Can you copy out the items word for word, from their very start through the line that contains "pixel 146 11, pixel"? Leave out the pictures.

# [Task material]
════════════════════
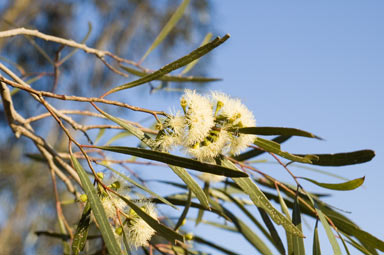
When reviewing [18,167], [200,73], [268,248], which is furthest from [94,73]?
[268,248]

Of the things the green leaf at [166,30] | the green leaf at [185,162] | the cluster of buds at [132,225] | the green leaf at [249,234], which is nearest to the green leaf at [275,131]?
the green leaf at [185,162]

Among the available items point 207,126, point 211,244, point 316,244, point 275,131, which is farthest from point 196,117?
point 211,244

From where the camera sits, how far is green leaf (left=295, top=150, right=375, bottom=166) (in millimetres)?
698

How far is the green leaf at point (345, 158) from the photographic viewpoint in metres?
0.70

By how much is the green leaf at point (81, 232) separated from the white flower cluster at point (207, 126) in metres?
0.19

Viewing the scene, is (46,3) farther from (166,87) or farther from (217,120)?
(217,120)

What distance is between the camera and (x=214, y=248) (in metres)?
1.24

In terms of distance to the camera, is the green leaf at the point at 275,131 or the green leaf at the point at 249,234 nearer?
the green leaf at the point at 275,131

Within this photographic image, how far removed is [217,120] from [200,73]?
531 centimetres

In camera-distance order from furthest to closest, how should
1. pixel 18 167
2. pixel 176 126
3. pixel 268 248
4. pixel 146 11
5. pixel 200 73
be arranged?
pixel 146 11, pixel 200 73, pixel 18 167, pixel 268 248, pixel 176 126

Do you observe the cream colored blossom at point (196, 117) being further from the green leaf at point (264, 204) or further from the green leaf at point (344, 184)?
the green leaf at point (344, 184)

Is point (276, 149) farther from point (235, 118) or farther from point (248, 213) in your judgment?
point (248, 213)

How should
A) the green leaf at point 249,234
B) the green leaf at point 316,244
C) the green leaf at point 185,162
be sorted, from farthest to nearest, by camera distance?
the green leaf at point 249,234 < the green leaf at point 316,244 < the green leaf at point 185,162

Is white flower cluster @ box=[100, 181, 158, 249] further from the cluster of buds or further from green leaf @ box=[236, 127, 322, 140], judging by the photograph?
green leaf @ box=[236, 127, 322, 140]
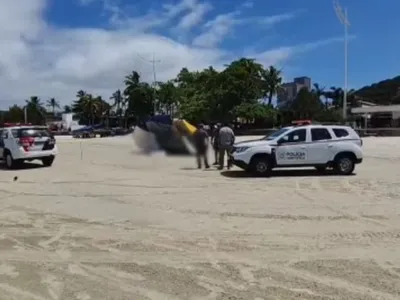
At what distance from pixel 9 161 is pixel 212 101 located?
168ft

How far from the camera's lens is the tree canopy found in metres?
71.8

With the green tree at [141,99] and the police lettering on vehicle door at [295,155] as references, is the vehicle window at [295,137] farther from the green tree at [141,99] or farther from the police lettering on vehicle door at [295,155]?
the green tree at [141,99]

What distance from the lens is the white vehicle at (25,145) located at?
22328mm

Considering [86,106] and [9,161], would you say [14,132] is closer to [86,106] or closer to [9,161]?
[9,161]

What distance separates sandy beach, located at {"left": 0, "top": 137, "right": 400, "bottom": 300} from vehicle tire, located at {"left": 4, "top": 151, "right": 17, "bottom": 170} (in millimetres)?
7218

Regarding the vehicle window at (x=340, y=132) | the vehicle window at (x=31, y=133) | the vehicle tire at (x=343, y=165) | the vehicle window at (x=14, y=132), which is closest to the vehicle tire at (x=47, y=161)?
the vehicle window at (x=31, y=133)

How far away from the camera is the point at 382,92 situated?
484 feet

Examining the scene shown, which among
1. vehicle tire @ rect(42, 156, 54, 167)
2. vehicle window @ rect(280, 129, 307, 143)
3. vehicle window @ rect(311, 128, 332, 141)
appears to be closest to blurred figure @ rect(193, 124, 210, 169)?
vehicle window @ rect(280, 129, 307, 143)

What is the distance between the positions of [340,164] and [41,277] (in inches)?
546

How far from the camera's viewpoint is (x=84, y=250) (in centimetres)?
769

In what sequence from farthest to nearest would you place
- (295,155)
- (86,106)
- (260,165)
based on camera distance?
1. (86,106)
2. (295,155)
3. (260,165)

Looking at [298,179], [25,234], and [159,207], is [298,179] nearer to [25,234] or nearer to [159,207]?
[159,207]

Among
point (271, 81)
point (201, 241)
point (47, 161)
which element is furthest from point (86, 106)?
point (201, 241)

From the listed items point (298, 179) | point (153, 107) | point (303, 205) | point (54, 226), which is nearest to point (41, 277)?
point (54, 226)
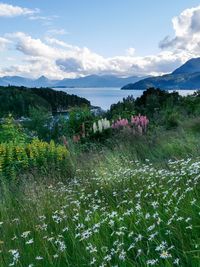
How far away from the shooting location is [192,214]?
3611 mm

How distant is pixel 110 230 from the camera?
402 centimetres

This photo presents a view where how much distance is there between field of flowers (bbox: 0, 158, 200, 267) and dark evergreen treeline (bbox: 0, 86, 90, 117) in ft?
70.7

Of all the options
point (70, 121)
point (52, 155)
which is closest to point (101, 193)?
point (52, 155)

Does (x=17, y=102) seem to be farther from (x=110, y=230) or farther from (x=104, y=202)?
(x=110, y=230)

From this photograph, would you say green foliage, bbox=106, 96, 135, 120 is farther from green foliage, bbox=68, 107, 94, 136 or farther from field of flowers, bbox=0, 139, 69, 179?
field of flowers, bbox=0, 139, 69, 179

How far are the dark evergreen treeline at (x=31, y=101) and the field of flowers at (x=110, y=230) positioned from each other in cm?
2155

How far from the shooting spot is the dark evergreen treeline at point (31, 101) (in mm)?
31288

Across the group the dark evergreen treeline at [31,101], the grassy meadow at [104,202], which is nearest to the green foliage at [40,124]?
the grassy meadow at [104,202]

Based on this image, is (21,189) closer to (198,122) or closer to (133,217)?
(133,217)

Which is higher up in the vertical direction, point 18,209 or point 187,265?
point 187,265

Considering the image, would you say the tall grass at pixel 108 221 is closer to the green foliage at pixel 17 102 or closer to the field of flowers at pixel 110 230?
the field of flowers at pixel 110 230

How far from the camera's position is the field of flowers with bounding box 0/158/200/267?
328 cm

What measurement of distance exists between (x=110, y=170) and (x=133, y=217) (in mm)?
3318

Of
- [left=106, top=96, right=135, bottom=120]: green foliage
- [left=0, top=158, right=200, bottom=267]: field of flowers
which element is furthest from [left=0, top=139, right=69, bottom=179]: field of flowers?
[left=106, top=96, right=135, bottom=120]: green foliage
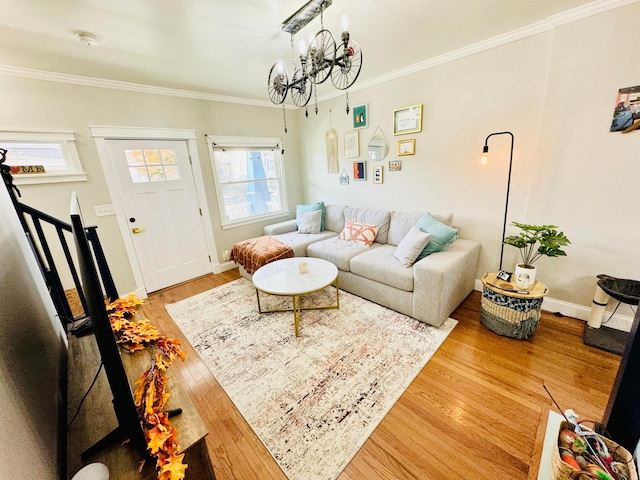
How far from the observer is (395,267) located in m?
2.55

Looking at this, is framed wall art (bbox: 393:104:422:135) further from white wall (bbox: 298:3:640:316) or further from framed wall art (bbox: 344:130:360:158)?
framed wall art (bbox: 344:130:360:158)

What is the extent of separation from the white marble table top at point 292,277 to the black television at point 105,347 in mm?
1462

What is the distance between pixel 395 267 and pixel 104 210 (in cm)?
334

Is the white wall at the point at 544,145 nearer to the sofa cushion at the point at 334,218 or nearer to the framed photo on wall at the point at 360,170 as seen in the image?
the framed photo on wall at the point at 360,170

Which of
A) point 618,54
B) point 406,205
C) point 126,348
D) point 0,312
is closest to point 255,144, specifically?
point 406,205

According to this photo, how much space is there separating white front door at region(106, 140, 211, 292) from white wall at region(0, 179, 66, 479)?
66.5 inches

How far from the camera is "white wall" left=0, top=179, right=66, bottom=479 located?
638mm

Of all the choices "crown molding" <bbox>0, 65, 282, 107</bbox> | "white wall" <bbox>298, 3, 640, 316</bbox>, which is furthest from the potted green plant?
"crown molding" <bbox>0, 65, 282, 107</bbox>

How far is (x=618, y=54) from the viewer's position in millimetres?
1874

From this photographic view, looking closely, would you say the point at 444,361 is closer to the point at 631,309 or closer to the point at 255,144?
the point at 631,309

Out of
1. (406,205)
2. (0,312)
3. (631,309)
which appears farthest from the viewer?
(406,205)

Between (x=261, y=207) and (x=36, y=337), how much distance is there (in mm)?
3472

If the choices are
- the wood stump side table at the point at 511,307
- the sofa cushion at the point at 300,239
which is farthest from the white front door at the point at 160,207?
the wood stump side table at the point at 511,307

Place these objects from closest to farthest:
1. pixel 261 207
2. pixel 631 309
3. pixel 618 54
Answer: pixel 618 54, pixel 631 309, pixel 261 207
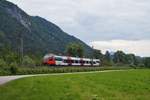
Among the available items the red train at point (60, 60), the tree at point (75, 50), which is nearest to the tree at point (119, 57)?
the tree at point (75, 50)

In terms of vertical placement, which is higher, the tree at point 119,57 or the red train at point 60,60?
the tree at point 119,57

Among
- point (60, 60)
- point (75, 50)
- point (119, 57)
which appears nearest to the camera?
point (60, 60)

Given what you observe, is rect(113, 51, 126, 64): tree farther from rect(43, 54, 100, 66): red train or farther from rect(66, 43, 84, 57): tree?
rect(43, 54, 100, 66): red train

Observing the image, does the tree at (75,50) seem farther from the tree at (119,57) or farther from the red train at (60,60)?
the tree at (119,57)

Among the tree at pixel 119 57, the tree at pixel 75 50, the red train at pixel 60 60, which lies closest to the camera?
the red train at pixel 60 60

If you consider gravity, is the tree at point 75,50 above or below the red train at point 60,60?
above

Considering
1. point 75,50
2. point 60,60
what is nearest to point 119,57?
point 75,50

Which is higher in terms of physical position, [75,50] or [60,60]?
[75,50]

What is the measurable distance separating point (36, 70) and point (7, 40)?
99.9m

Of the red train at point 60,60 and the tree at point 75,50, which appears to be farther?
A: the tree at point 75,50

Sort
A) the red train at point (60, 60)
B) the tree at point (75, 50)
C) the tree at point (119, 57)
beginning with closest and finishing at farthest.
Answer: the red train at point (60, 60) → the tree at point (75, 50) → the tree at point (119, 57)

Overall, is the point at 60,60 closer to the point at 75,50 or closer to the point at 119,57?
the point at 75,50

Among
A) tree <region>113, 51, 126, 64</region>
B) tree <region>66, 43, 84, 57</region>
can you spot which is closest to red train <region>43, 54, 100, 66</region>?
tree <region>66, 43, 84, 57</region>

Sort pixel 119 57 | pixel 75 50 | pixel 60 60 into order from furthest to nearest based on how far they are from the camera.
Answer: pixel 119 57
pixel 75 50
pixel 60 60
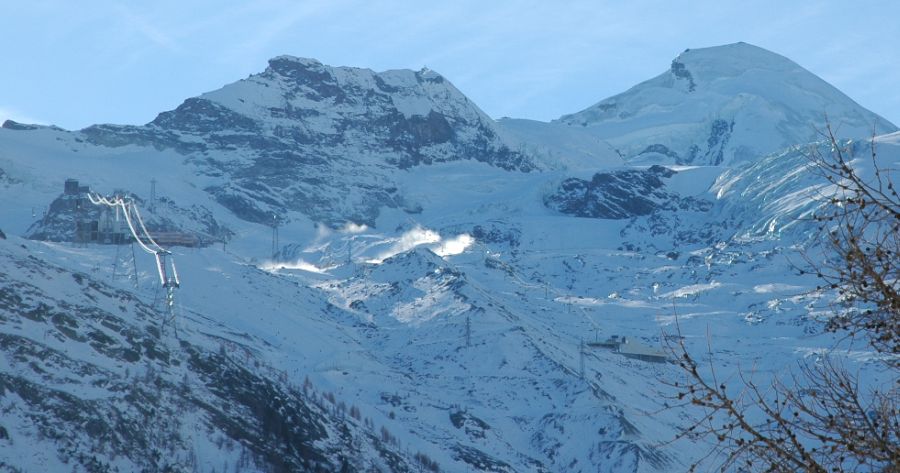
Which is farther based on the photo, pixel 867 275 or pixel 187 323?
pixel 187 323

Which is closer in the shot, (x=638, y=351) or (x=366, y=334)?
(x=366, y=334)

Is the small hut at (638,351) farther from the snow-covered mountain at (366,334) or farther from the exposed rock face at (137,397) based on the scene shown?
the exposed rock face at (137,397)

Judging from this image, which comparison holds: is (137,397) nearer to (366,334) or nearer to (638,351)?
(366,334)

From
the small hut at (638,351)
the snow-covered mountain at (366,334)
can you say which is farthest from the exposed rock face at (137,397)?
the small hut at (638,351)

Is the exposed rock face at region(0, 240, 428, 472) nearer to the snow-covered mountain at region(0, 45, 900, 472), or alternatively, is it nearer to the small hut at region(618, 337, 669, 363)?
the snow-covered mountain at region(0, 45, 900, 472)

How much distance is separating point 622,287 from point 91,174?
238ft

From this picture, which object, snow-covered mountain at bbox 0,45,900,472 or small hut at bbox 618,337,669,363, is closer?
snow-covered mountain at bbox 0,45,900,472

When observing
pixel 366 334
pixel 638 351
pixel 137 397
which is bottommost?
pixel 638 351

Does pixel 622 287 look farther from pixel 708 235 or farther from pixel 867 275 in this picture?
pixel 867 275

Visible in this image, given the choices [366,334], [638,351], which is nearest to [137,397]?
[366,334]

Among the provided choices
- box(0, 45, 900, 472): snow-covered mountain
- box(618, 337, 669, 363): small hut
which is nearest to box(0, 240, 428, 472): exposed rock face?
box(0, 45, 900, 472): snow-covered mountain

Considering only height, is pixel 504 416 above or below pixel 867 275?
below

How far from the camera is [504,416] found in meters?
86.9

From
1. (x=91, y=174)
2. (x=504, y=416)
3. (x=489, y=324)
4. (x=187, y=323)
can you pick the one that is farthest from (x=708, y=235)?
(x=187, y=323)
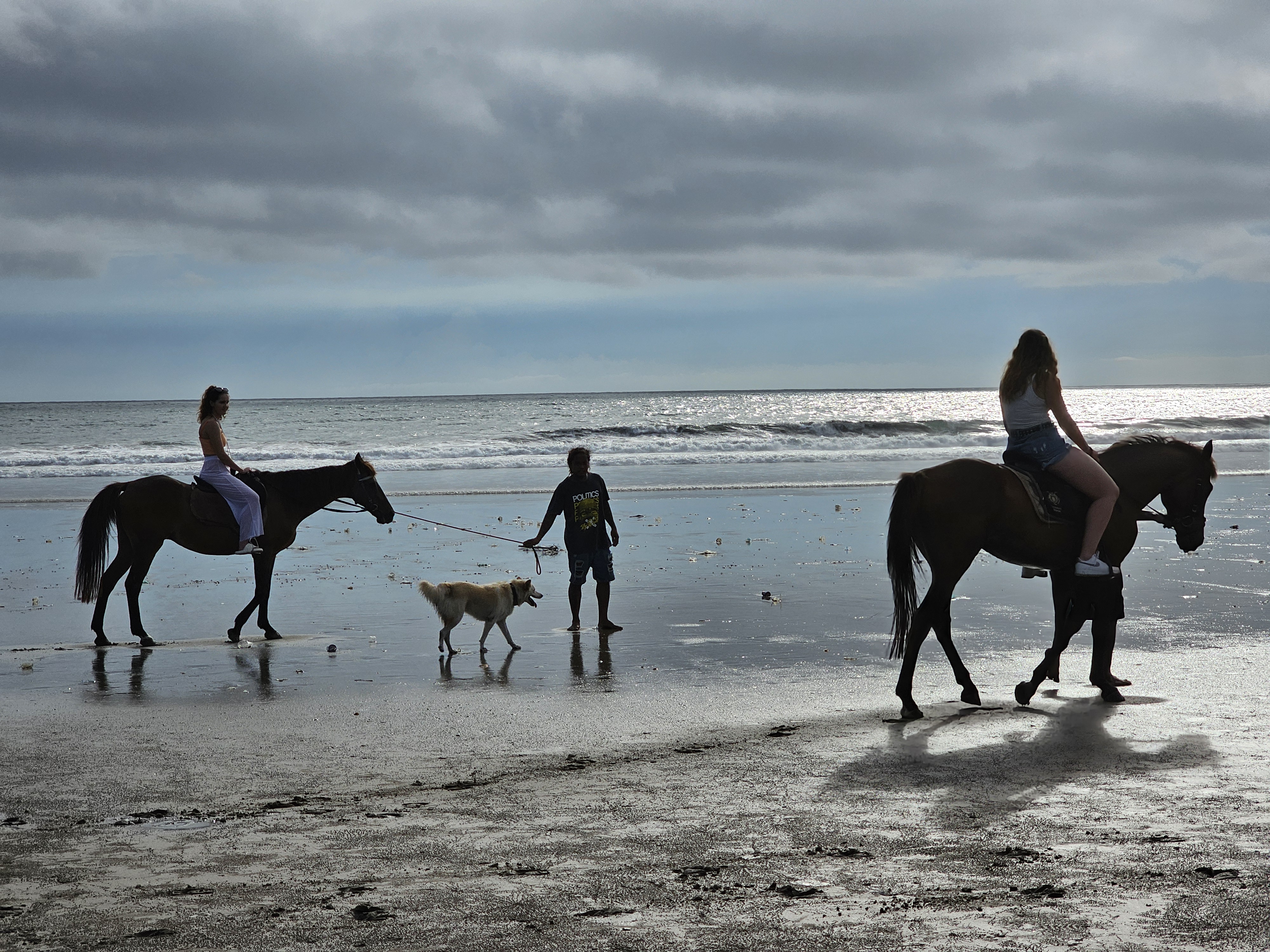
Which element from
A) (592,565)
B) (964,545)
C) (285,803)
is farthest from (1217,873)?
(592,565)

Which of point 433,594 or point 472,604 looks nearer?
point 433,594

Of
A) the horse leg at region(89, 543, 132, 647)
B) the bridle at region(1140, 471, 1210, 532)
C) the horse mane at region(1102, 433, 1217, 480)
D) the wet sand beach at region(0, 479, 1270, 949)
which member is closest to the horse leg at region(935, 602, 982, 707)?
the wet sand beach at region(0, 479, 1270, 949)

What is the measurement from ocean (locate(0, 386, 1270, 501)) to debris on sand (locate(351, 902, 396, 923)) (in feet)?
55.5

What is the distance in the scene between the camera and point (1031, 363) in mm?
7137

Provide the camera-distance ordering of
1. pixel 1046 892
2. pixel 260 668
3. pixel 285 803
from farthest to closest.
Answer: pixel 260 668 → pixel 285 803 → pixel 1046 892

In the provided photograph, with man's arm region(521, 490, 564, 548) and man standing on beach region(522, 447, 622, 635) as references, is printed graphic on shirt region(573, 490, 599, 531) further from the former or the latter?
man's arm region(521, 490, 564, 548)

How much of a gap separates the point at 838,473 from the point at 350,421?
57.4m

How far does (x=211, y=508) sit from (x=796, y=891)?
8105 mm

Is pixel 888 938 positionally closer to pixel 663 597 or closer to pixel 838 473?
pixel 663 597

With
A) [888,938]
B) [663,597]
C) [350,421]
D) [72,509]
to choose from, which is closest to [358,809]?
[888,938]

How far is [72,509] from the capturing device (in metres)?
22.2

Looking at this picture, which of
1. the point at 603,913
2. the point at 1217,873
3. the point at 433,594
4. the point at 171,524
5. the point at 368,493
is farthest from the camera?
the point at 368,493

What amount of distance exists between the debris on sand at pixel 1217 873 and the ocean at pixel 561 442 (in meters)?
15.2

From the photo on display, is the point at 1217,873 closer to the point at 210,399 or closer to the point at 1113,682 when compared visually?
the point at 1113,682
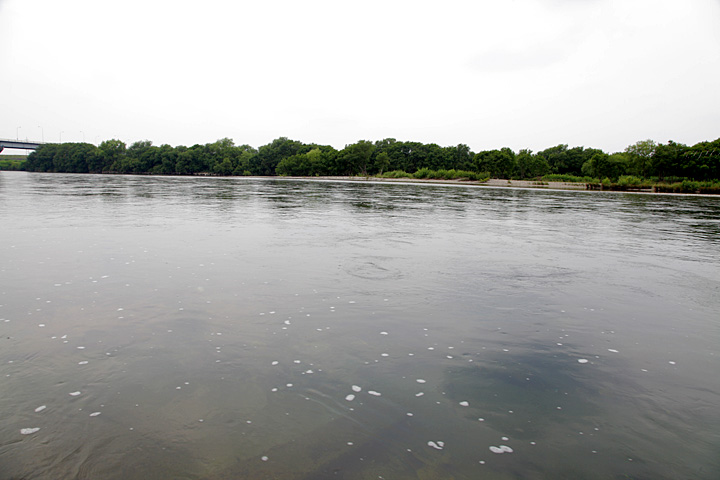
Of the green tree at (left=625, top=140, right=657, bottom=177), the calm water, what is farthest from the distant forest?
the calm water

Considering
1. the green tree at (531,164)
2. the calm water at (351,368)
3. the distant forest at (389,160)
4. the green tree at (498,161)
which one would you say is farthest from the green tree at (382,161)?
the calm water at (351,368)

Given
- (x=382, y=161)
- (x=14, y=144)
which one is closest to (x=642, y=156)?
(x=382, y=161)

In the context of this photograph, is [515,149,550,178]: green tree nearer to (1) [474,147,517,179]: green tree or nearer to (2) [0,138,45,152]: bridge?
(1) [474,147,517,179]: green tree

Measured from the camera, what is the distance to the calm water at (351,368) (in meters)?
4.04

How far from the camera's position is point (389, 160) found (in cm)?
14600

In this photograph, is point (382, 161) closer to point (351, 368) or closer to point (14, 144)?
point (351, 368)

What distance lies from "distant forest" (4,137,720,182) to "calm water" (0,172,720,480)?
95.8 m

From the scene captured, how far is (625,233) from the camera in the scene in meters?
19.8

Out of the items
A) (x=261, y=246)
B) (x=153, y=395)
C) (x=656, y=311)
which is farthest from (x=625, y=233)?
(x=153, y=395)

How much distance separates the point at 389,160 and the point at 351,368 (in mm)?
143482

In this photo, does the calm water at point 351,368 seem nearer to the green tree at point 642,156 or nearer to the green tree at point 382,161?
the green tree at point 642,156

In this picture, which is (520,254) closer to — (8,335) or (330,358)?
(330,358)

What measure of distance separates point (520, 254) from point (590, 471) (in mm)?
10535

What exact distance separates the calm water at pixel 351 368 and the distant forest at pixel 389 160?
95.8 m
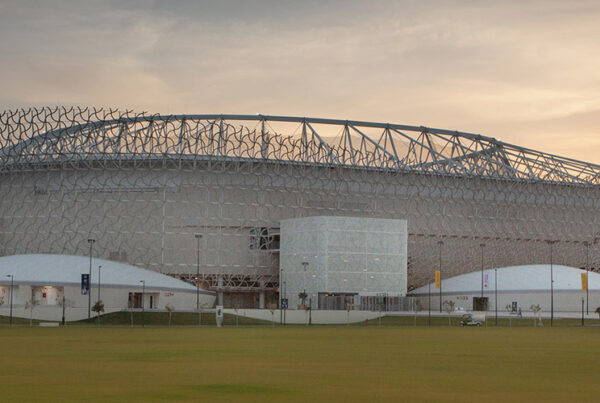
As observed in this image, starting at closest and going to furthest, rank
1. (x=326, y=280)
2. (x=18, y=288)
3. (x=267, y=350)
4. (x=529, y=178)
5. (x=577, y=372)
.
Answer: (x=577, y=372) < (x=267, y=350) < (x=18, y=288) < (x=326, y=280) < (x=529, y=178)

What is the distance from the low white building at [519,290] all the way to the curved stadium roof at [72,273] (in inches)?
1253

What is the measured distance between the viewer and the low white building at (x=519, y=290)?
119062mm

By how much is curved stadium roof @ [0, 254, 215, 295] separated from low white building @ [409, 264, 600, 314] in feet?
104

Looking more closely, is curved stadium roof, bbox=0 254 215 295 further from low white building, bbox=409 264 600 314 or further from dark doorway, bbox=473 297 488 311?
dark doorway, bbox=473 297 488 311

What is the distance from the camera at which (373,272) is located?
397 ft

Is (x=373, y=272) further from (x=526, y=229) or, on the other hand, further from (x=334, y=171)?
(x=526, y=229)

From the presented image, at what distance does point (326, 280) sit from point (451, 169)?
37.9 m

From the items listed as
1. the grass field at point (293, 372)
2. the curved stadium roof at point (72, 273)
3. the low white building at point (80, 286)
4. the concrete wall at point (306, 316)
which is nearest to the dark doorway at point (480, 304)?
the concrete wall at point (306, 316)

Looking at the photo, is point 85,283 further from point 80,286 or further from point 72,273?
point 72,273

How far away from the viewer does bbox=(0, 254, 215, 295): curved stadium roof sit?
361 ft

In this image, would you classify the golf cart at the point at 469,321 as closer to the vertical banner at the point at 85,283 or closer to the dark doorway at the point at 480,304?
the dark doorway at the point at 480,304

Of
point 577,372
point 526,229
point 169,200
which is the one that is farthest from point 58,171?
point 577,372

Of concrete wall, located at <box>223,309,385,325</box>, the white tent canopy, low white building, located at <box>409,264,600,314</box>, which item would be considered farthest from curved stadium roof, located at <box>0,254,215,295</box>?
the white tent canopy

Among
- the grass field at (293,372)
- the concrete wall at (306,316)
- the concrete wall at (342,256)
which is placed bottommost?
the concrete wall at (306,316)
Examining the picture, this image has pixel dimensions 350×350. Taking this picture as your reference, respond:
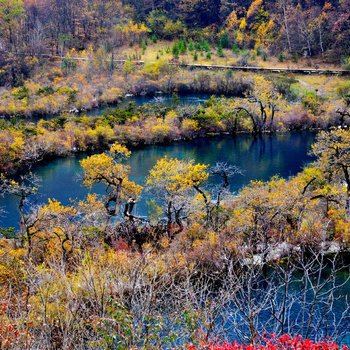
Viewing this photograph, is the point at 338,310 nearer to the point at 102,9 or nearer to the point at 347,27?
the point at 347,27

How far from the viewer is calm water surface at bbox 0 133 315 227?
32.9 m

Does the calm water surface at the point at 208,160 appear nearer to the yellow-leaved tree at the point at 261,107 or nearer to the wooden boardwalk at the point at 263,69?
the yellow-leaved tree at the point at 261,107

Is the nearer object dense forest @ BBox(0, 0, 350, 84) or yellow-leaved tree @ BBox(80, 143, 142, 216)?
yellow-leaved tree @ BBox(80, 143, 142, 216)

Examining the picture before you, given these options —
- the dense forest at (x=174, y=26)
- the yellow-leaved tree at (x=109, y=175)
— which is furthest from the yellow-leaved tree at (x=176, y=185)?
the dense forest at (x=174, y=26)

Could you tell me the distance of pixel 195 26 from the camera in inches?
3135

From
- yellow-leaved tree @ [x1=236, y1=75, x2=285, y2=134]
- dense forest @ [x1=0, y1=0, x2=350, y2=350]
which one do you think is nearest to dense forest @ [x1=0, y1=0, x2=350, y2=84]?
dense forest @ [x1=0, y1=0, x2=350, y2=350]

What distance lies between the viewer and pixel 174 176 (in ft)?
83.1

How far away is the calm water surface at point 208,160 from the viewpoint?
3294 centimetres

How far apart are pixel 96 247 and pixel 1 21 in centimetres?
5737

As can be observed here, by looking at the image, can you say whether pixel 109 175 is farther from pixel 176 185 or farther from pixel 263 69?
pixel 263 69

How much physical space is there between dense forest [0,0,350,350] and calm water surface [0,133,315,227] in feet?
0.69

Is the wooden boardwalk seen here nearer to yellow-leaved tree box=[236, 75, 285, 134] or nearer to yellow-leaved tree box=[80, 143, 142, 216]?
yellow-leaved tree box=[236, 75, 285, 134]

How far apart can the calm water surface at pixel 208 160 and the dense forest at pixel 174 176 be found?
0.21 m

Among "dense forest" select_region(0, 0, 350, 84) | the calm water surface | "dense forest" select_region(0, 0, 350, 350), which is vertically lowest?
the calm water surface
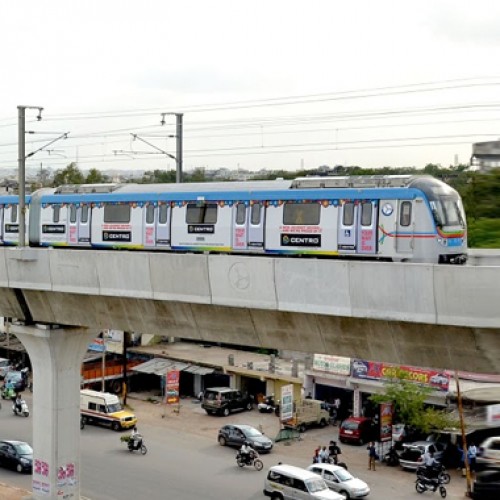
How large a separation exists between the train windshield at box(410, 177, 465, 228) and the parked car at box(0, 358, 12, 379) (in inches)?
════════════════════
# [Worked solution]
When reviewing [18,167], [200,73], [268,248], which is furthest from [94,73]?
[268,248]

Of the things the green leaf at [166,30] | the green leaf at [185,162] | the cluster of buds at [132,225] | the green leaf at [249,234], which is nearest to the green leaf at [275,131]?
the green leaf at [185,162]

Among the available items point 207,126, point 211,244, point 316,244, point 275,131, which is farthest from point 196,117?
point 211,244

From where the camera sits, how far is green leaf (left=295, top=150, right=375, bottom=166) (in millimetres)?
698

How far is the green leaf at point (345, 158) from the photographic viewpoint in metres?
0.70

By how much is the green leaf at point (81, 232) separated from the white flower cluster at point (207, 126) in metres?
0.19

Viewing the scene, is (46,3) farther from (166,87) or farther from (217,120)?
(217,120)

What distance is between the camera and (x=214, y=248) (in metres)?
1.24

In terms of distance to the camera, is the green leaf at the point at 275,131 or the green leaf at the point at 249,234 nearer?
the green leaf at the point at 275,131

Within this photographic image, how far removed is [217,120] from [200,73]?
531 centimetres

In camera-distance order from furthest to closest, how should
1. pixel 18 167
2. pixel 176 126
3. pixel 268 248
4. pixel 146 11
5. pixel 200 73
be arranged?
pixel 146 11, pixel 200 73, pixel 18 167, pixel 268 248, pixel 176 126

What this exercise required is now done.